===== SOURCE TEXT =====

B.K. Ajith, secretary of the Association of Planters Kerala (APK) – an umbrella organization of planters of tea, rubber, cardamom and coffee – said the plantation sector can go haywire in two months.

The group represents about 60 percent of the organised plantation sector in the state.

Kerala today accounts for 82 percent of the country’s rubber production, 71 percent of cardamom, six percent of the tea and 21 percent of the coffee.

The daily wages of more than three lakh plantation workers, who ended their three week-long strike early this month, were increased recently.

But Ajith hinted at other factors which lead to an increase in the production costs.

The production costs of cardamom stands at Rs.700 a kg, while the market price of a kilogram of cardamom is Rs.620, he said.

“Coffee planters in Kerala are going to be seriously affected as production in Brazil has reached much higher levels. There has been a currency devaluation as well. Thus, all cash crops in Kerala will be seriously affected,” added Ajith.

===== SOURCE MATERIAL =====

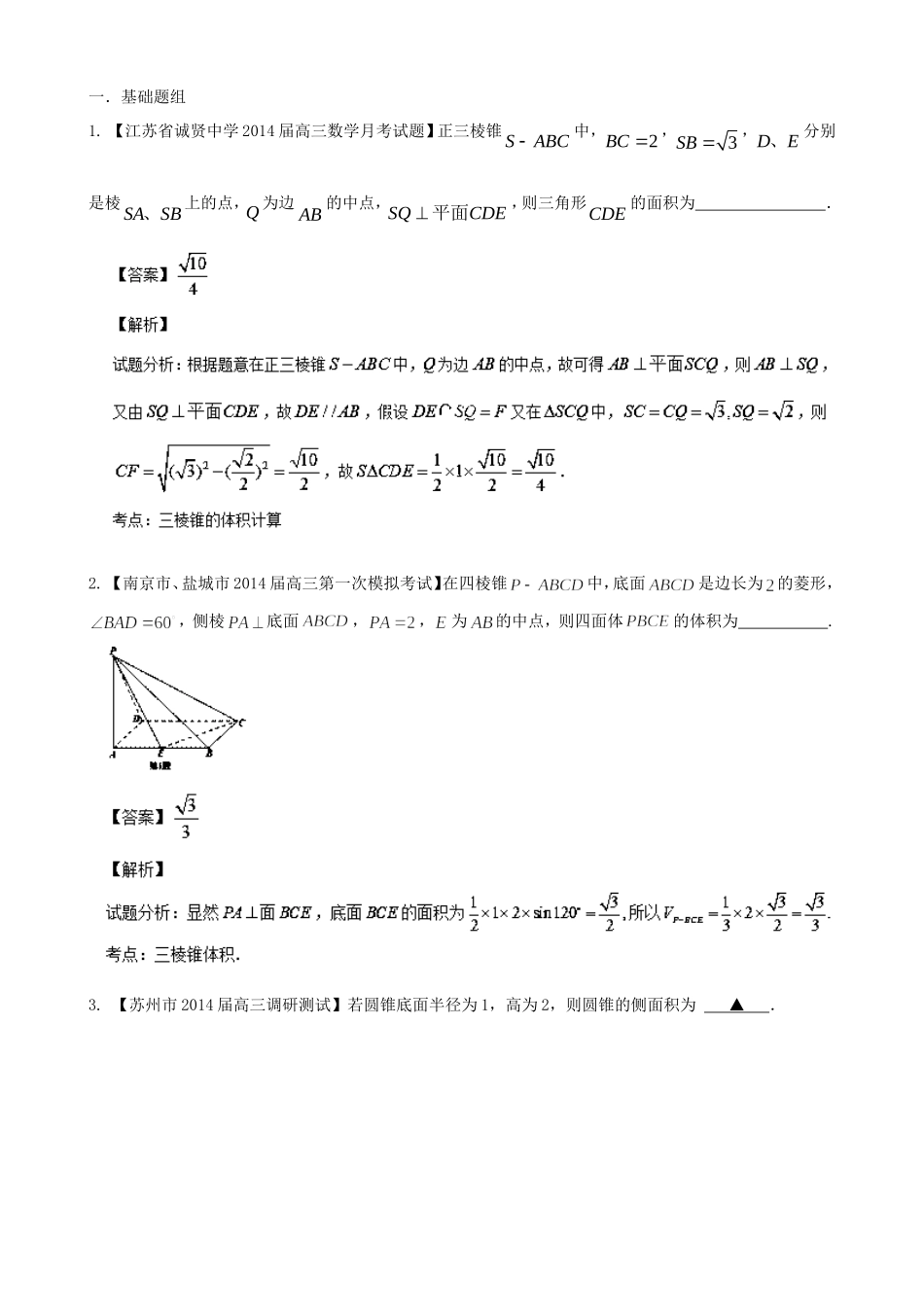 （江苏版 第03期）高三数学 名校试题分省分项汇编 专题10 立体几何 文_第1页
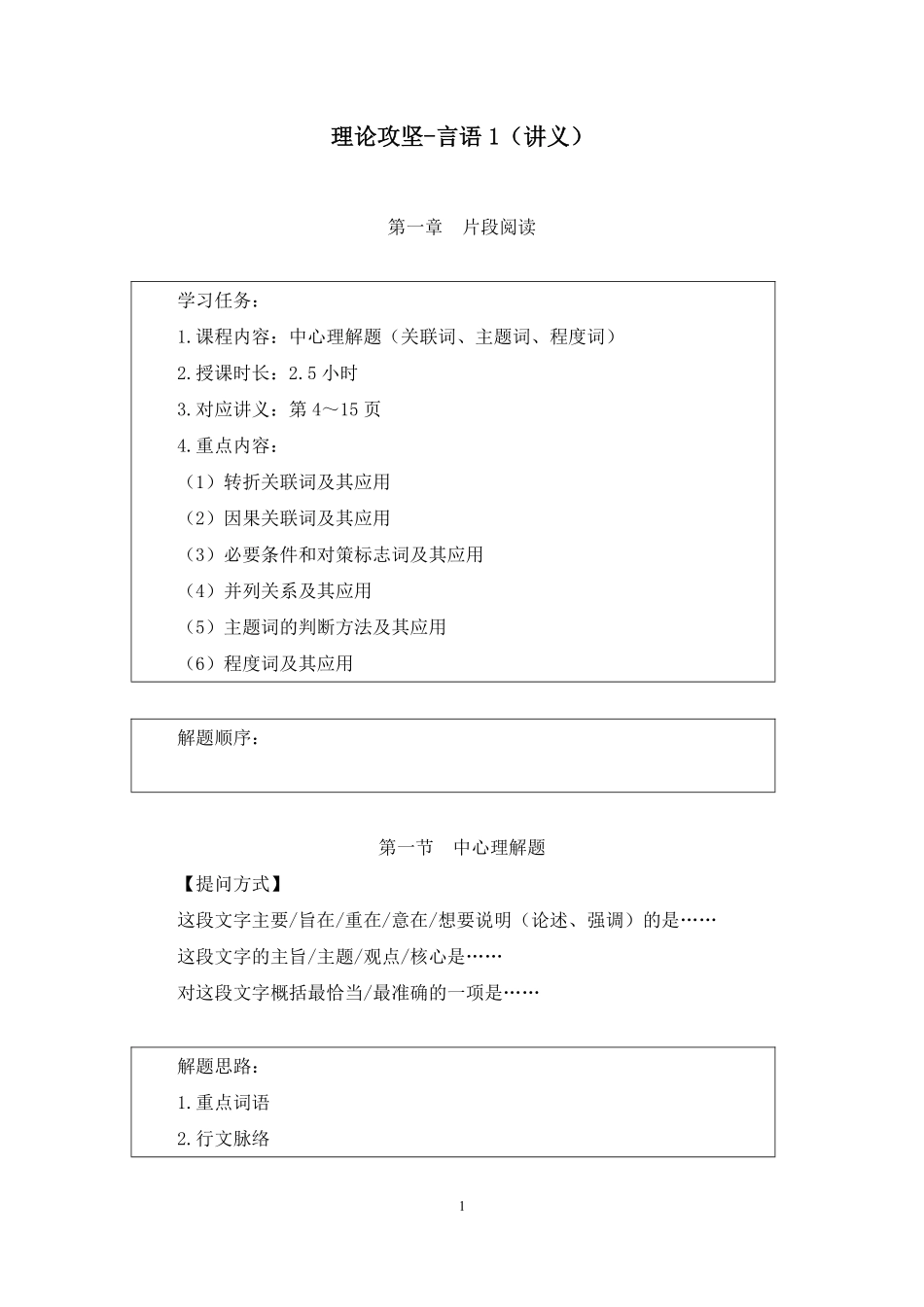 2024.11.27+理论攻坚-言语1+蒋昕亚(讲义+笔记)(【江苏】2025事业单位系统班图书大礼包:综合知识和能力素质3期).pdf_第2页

=====
===== SOURCE MATERIAL =====

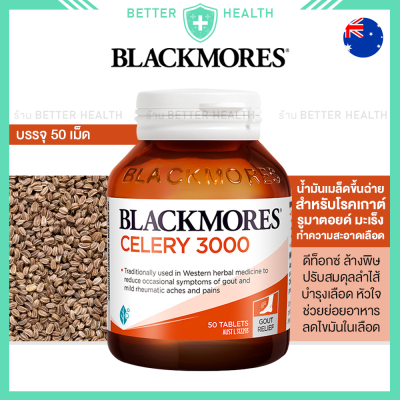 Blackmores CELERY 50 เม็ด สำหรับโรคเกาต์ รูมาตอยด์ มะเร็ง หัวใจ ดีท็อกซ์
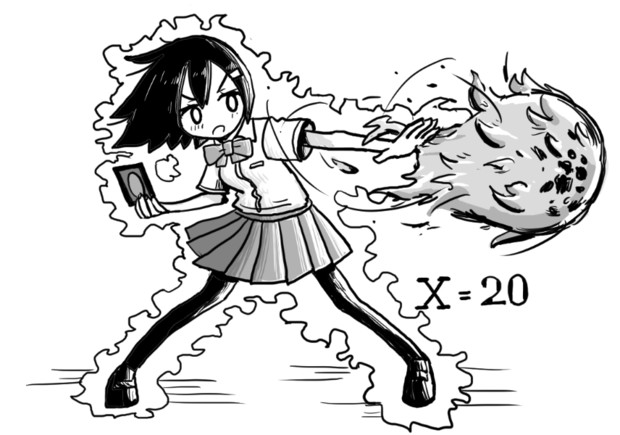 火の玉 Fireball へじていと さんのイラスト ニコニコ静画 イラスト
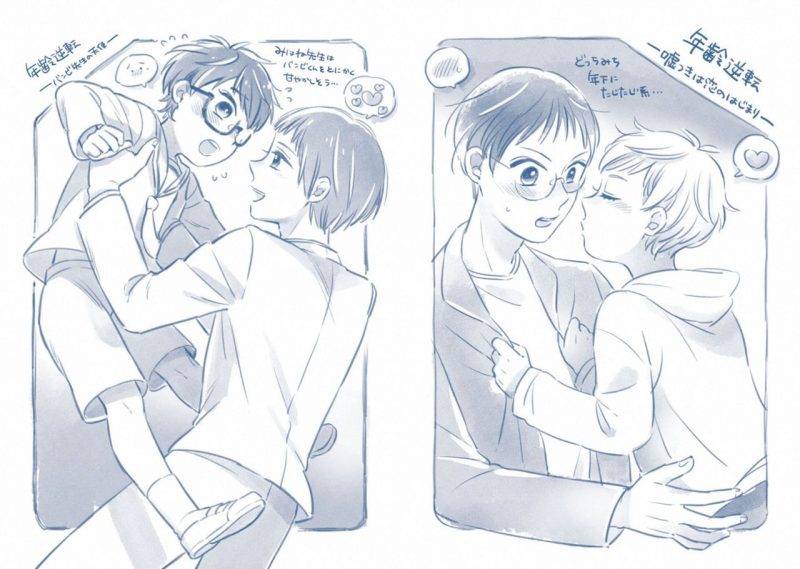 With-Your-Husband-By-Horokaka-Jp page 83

=====

#### [PROBLEMS TO SOLVE]
a) Translate this sentence from the passage on Kerala's plantation sector into Spanish: "The group represents about 60 percent of the organised plantation sector in the state."
b) Reproduce word for word the part of the passage on Kerala's plantation sector starting with "But Ajith hinted" and going on through "Rs.620, he said.".
c) Take the passage on Kerala's plantation sector further, continuing it from its final sentence.

#### [ANSWERS TO THIS EXERCISE]
a) El grupo representa alrededor del 60 por ciento del sector organizado de las plantaciones en el estado.

b)
But Ajith hinted at other factors which lead to an increase in the production costs.

The production costs of cardamom stands at Rs.700 a kg, while the market price of a kilogram of cardamom is Rs.620, he said.

c)
APK officials are also peeved that their long standing demands for reducing the plantation, agricultural and land taxes have fallen on deaf ears.

While Tamil Nadu levies no taxes in the plantation sector, Kerala charges Rs.700 a hectare as plantation tax. The agriculture income tax is 50 percent of the profits, while in other states it is 28 percent. The land tax here is Rs.500 a hectare, Ajith complained.

Similarly, the electricity tariff was increased for the plantation sector last year, he said.

“If something drastic does not happen, things will come to a halt very soon,” said Ajith.